Task instructions:
Write out, word for word, everything from the line containing "Presented with" down to the end of the items.

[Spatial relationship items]
◆ ◆ ◆ ◆ ◆

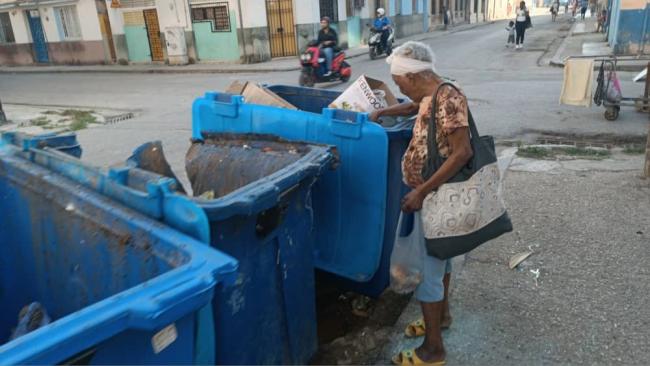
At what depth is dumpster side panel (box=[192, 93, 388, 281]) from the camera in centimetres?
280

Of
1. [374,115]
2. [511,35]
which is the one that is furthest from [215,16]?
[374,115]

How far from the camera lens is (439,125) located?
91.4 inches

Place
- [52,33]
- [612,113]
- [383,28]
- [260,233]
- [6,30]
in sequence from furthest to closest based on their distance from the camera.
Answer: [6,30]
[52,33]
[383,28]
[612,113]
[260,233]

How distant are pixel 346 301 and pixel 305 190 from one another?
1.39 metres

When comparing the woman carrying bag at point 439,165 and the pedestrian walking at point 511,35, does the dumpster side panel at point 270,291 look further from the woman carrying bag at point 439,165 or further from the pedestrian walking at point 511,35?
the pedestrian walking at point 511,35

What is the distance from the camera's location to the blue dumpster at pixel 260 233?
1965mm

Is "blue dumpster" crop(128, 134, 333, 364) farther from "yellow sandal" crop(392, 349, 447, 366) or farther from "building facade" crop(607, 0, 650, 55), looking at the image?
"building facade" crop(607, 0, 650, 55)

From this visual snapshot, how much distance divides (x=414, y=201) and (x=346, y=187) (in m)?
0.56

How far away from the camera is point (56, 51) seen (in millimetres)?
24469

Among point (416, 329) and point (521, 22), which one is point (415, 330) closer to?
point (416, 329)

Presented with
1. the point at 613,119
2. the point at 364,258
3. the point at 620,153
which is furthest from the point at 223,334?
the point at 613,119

◆ ◆ ◆ ◆ ◆

Exercise answer:
Presented with
1. the point at 613,119
2. the point at 364,258
3. the point at 620,153
which is furthest from the point at 223,334?
the point at 613,119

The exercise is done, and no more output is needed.